药医领着他们走的那条路,又黑又冷,挖得高低不平,曲折难走。好多地方,大黑蛟还得弯腰低头,相当的不自在。
然而,此刻的这条路,它修得平坦整齐,还用石块搭建了石壁,两侧均有照明,又宽敞又亮堂。最关键的,这边一点儿也不冷,不知是用了何种手段,驱散了那股阴冷得让人难以忍受的温度。
黑玺觉得药医再对天发誓,说自己毫不知情,都是鬼扯。药医的话,黑玺从未往心里去,他仅是通过药医进行观察,判断药医或者药医身后的那人何时露出本来面目。
依照黑玺的想法,直接掀平碧波湖和碧波湖周围区域最为简单方便。到时候,看这些小妖怪还闹腾不闹腾,还要折腾什么乱七八糟的事情。
面对对方质疑的目光,药医不吭声,黑玺懒得多说,听这些谎话简直是浪费时间。
只不过,大黑蛟与药医不熟悉,荷青他们却已与和药医相处很久了,他们的心里很不好受。荷青环顾附近的环境,又瞧了瞧药医,他张了张嘴,话却说不出口。他记忆里的药医是一位值得尊敬的医者,而不是谎话连篇的骗子。药医被大黑蛟揭穿了一个又一个谎言,却一句解释都没说过。
贝壳婶婶不见了,药医却一次次的欺骗他们,荷青难以接受这个事实。
荷青垂下眼帘,紧跟着大黑蛟沿着这条新的道路往前走去。这一条道路平坦,明亮,还十分暖和,荷青的心却莫名的很冷,他不知道贝壳婶婶如今是否平安。
贝壳婶婶一直非常照顾荷青,荷青喊她贝壳婶婶,可是贝壳婶婶在他的心底,就是母亲一样的存在。
鲤鱼抖了抖一身的寒意,她面向沉默的药医,目光顿时凛冽。

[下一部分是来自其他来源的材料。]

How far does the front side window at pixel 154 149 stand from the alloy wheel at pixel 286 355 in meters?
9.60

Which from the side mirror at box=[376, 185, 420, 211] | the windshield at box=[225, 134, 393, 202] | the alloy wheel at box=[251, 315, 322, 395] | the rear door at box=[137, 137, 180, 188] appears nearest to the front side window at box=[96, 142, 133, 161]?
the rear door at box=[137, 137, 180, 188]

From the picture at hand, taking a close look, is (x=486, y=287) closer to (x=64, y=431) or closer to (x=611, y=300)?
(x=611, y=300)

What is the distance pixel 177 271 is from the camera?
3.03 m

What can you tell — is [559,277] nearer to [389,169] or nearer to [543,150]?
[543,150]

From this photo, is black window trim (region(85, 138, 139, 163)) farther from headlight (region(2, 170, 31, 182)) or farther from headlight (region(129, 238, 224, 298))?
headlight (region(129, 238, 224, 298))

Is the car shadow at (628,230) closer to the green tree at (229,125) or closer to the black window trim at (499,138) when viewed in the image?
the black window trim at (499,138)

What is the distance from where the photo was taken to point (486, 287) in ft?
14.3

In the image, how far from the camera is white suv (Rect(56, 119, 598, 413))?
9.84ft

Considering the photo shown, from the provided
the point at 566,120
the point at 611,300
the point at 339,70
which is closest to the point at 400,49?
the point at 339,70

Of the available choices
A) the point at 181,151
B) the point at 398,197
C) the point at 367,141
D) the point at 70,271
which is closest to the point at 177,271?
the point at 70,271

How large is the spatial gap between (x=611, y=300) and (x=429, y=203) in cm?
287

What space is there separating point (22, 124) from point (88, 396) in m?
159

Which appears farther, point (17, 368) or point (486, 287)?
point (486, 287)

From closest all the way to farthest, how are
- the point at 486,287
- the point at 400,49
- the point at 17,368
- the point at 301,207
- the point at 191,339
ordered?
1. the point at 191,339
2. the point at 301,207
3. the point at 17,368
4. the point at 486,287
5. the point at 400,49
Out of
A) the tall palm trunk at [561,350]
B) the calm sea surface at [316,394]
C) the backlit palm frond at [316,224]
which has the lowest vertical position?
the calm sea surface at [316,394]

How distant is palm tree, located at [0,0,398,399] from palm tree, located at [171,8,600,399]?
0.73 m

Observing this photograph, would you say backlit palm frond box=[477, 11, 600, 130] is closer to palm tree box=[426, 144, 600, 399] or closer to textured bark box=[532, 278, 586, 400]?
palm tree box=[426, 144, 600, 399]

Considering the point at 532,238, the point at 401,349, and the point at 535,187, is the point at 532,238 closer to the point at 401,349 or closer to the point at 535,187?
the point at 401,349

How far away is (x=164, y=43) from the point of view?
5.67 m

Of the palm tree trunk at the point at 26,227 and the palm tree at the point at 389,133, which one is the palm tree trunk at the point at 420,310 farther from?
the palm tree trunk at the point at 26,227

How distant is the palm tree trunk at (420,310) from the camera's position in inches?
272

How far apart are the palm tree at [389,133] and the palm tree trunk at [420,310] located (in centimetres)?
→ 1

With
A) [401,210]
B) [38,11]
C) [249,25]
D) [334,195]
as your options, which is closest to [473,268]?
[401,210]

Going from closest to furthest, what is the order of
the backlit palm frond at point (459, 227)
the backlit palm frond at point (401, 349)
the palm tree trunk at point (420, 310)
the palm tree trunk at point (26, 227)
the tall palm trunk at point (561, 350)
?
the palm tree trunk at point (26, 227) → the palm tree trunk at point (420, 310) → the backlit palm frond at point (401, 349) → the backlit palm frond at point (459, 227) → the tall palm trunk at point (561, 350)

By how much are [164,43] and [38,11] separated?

她和荷青不同,她不会选择一言不发。
“你以前一直是我尊敬的长者。”鲤鱼说道,“我不知道你在想什么,也不知道你想要得到什么。碧波湖是大家的家,是所有人的碧波湖,它不属于任何一个人。谁要伤害碧波湖,破坏大家共同的家园,我不会放过他!”
丢下这些话,鲤鱼扶起好不容易从要命的寒冷中缓过气的水草。水草走了两步,她回头看了眼药医,声音出奇的平静:“我不懂还能不能相信你,也不清楚刚才我和鲤鱼吃的是驱寒药物,还是毒|药。我很庆幸,荷青他们没有吃你给的药丹。”
水草笑了笑,尽管还有些冷,她已是恢复得差不多了。她相信,这条路是正确的路,可以寻回贝壳婶婶。
每次荷青喝药汤,黑玺都有一种说不出口的无奈。
黑玺曾默默地查看过荷青喝的药汤成分,全是安胎补身体的药效。他嘴角轻微地抽了抽,不自觉地瞄了眼荷青的肚子,难道那儿当真有他的孩子?
如果这事是真的,不是荷青和贝壳婶婶存心算计他,那么就得从长计议。他的脾气再暴躁,也没有到对自己的孩子不闻不问的地步。
黑玺住在贝壳婶婶家,他和荷青被贝壳婶婶百般照顾的待遇截然不同,贝壳婶婶毫不犹豫地对大黑蛟收取了极高的伙食费。
贝壳婶婶伸出手,淡定道:“给钱!”
谁让贝壳婶婶看大黑蛟始终不顺眼,更何况,大黑蛟明显一副有钱大妖的样子,她不让大黑蛟出点血怎么行。
贝壳婶婶总得为荷青以后的日子盘算。荷青那么傻,大黑蛟一来,荷青立刻乐颠颠的扑过去,整天无怨无悔的照顾大黑蛟。指望荷青从大黑蛟那里得到好处,怎么看怎么不可能。
于是,贝壳婶婶决心从大黑蛟口袋里搜刮一大批钱财,作为荷青和小莲子的生活所需。